A recent article discussed how addressing the social problems of hospital emergency department (ED) super-users can results in substantial savings for hospitals (see: Tackling Patients’ Social Problems Can Cut Health Costs). Below is an excerpt from it:
[S]uper-utilizers of healthcare services] cost public and private insurers dearly — making up just five percent of the U.S. population, but accounting for 50 percent of health care spending. As health care costs continue to rise, hospitals and doctors are trying to figure out how to find these patients and get to the root of their problems.
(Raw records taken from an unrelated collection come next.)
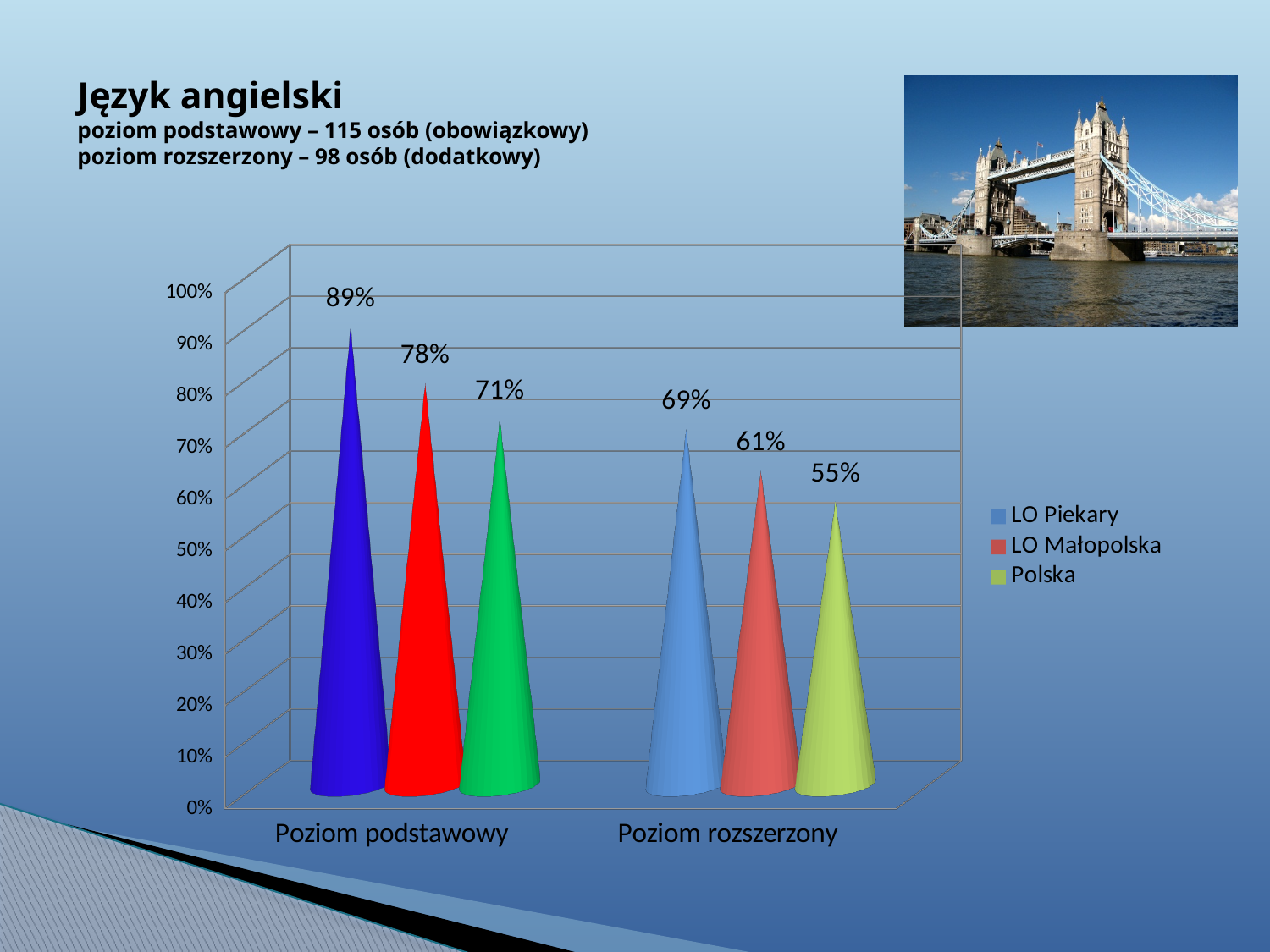
How many categories are shown on the x axis? 2 Which series has the highest value at Poziom rozszerzony? LO Piekary How many series does the legend list? 3 What is the difference between LO Małopolska and Polska at Poziom rozszerzony? 6% What is the value for Polska at Poziom rozszerzony? 55% Which is larger: LO Małopolska at Poziom podstawowy or LO Piekary at Poziom rozszerzony? LO Małopolska at Poziom podstawowy Which series has the lowest value at Poziom podstawowy? Polska What kind of chart is shown on the slide? Bar chart What is the value for LO Piekary at Poziom rozszerzony? 69% What is the difference between LO Piekary and Polska at Poziom podstawowy? 18% What is the value for LO Piekary at Poziom podstawowy? 89% What is the value for LO Małopolska at Poziom podstawowy? 78%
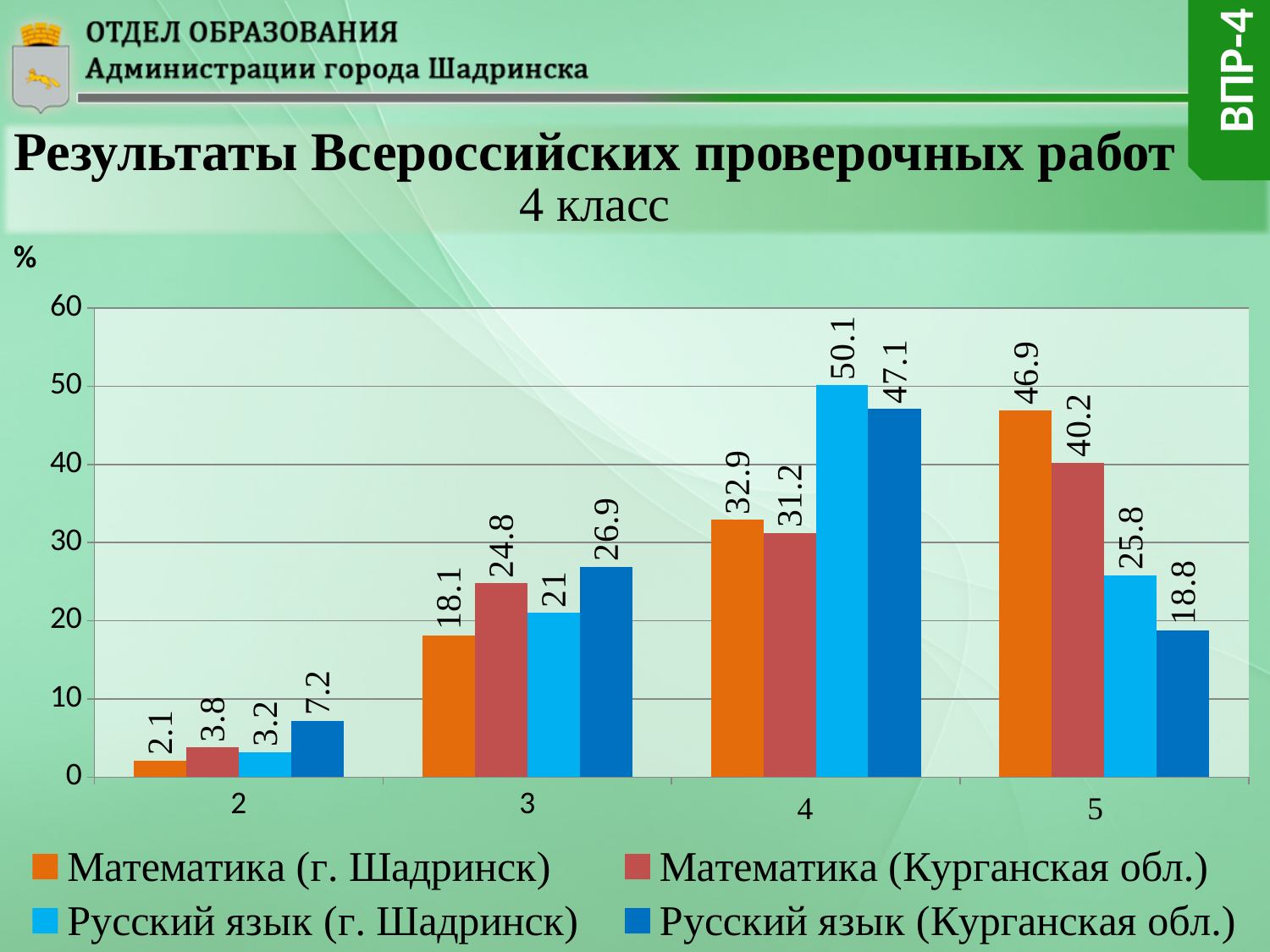
What is the value for Русский язык (г. Шадринск) in category 4? 50.1 In category 3, which is larger: Математика (г. Шадринск) or Математика (Курганская обл.)? Математика (Курганская обл.) What is the value for Математика (г. Шадринск) in category 5? 46.9 What is the difference between Математика (г. Шадринск) and Математика (Курганская обл.) in category 5? 6.7 How many series does the legend list? 4 Do the values for Математика (г. Шадринск) rise or fall from category 2 to category 5? rise What kind of chart is shown on the slide? bar chart In which category is the value for Русский язык (г. Шадринск) lowest? 2 What is the value for Русский язык (Курганская обл.) in category 3? 26.9 Is the value for Русский язык (Курганская обл.) in category 4 greater or less than 40? greater In which category is the value for Математика (Курганская обл.) highest? 5 How many categories are shown on the x axis? 4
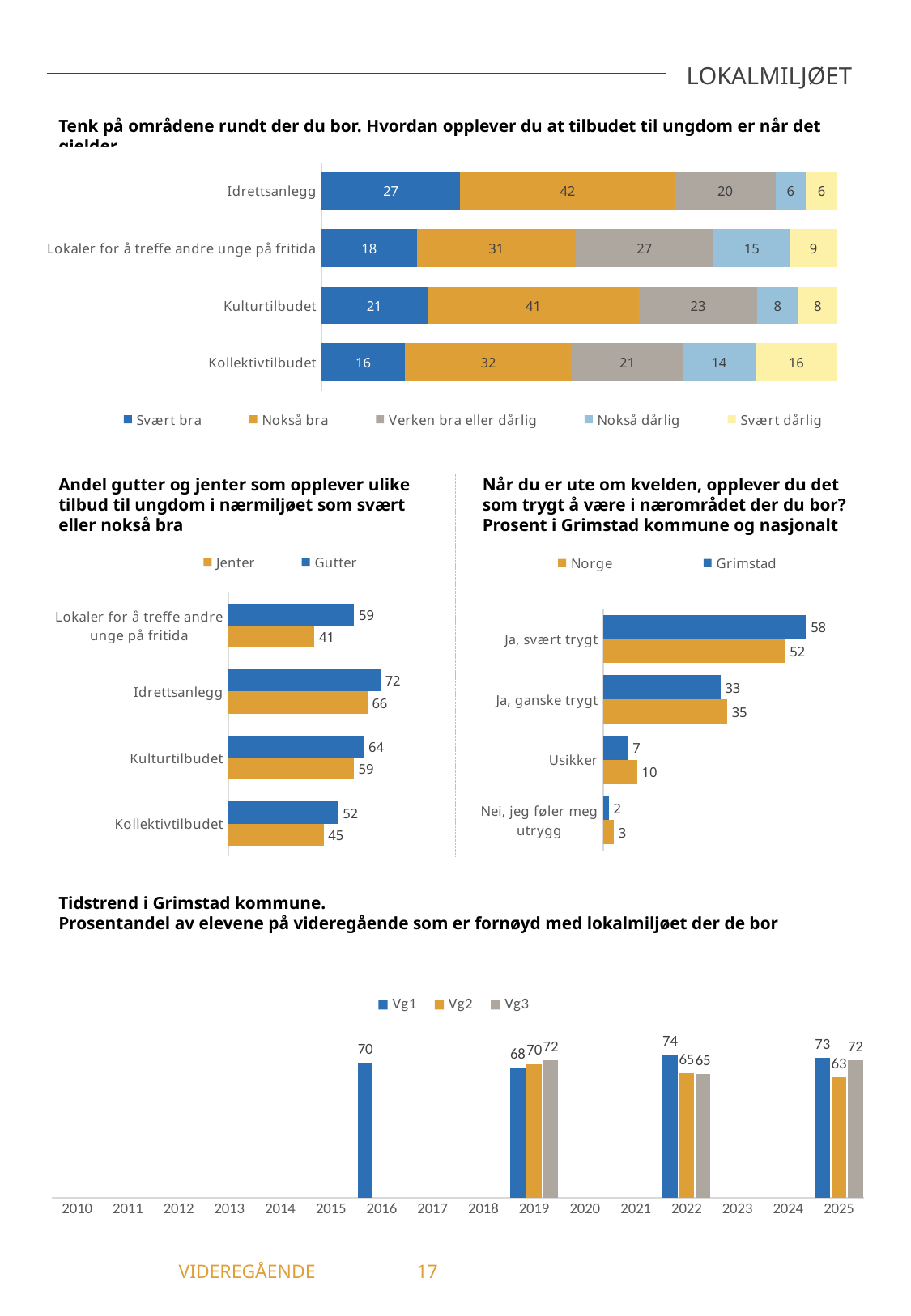
In the chart 'Andel gutter og jenter som opplever ulike tilbud til ungdom i nærmiljøet som svært eller nokså bra', what is the Jenter value for Idrettsanlegg? 66 In the chart 'Tidstrend i Grimstad kommune', which year has the highest Vg1 value? 2022 In the top chart 'Tenk på områdene rundt der du bor', what is the 'Svært dårlig' value for Kollektivtilbudet? 16 In the chart 'Andel gutter og jenter som opplever ulike tilbud til ungdom i nærmiljøet som svært eller nokså bra', which category has the lowest Jenter value? Lokaler for å treffe andre unge på fritida What kind of chart is the 'Tidstrend i Grimstad kommune' chart at the bottom of the slide? Bar chart In the chart 'Andel gutter og jenter som opplever ulike tilbud til ungdom i nærmiljøet som svært eller nokså bra', what is the difference between Gutter and Jenter for 'Lokaler for å treffe andre unge på fritida'? 18 In the top chart 'Tenk på områdene rundt der du bor', what is the 'Svært bra' value for Idrettsanlegg? 27 In the chart 'Når du er ute om kvelden, opplever du det som trygt å være i nærområdet der du bor?', what is the Grimstad value for 'Ja, svært trygt'? 58 In the chart 'Når du er ute om kvelden, opplever du det som trygt å være i nærområdet der du bor?', which is larger for 'Usikker': Norge or Grimstad? Norge In the top chart 'Tenk på områdene rundt der du bor', how many series does the legend list? 5 In the top chart 'Tenk på områdene rundt der du bor', what is the total of the stacked bar for Kulturtilbudet? 101 In the chart 'Tidstrend i Grimstad kommune', what is the Vg2 value for 2025? 63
An effort to do just that started in New Jersey’s poorest city, Camden, more than a decade ago. Inspired by the way police departments mapped crime data to detect “hot spots,” family physician Dr. Jeffrey Brenner dug into ambulance records and emergency department data to show how high-cost patients were shuttling between city hospitals (see: Addressing the One Percent: An Interview with Jeffrey Brenner, MD).....To steer patients away from expensive emergency care and push health systems to change the way they do business, the Affordable Care Act funds programs called Accountable Care Organizations. These are networks of hospitals, physicians and others who team up to improve care, lower costs and reap the savings. Jeffrey Brenner has sought to change the way the health care industry treats people with complex problems.....This high touch, data-driven approach [of addressing super-utilizers' social problems] has yielded big savings. ER visits for ...[a study group of them] dropped by 40 percent, cutting monthly hospital bills from $1.2 million dollars to $500,000. Since then, Brenner has sought to spread the model around the country. One example is the Patient Care Intervention Center [PCIC] in Houston....Tackling that problem took unprecedented planning among typically disjointed city and county agencies, hospitals and nonprofits.
There is no big surprise here. A large number of hospital ED super-users have major social problems such as homelessness, mental illness, and alcoholism. Addressing some of these problems in collaboration with agencies and non-profits can improve hospital budgets. Although hospitals may reap most of the benefits of this reduction of unnecessary ED visits, they are not in a position to independently intervene. However, ACOs working in concert with "disjointed" city and county agencies and non-profits can improve the situation.
Click through to the web page of the Patient Care Intervention Center in Houston for more information about how one successful organization is taking steps to help solve this problem. As the excerpt above indicates, part of its approach entails data analysis to identify the super-users. Recall that hospitals control access to some of the most important data in this regard. Here's some information about the Unified Care Continuum Portal (UCCP) from the web site of the PCIC:
...[The UCCP] is a web based system that is being developed to provide a single point of access to a client's plan, which would span services rendered to the client from multiple organizations. This will enable providers and coordinators to view the entire continuum of care being provided to a client, rather than just their own care plans. It will enable better coordination between systems, and reduce any overlap in services that might currently exist due to a lack in coordination. It will also establish a more streamlined and coordinated case management process with the client. The UCCP will be built on top of PCIC's web-based Electronic Medical Record (EMR) system, integrating into existing care coordination and care plan functionality that is already present in the system.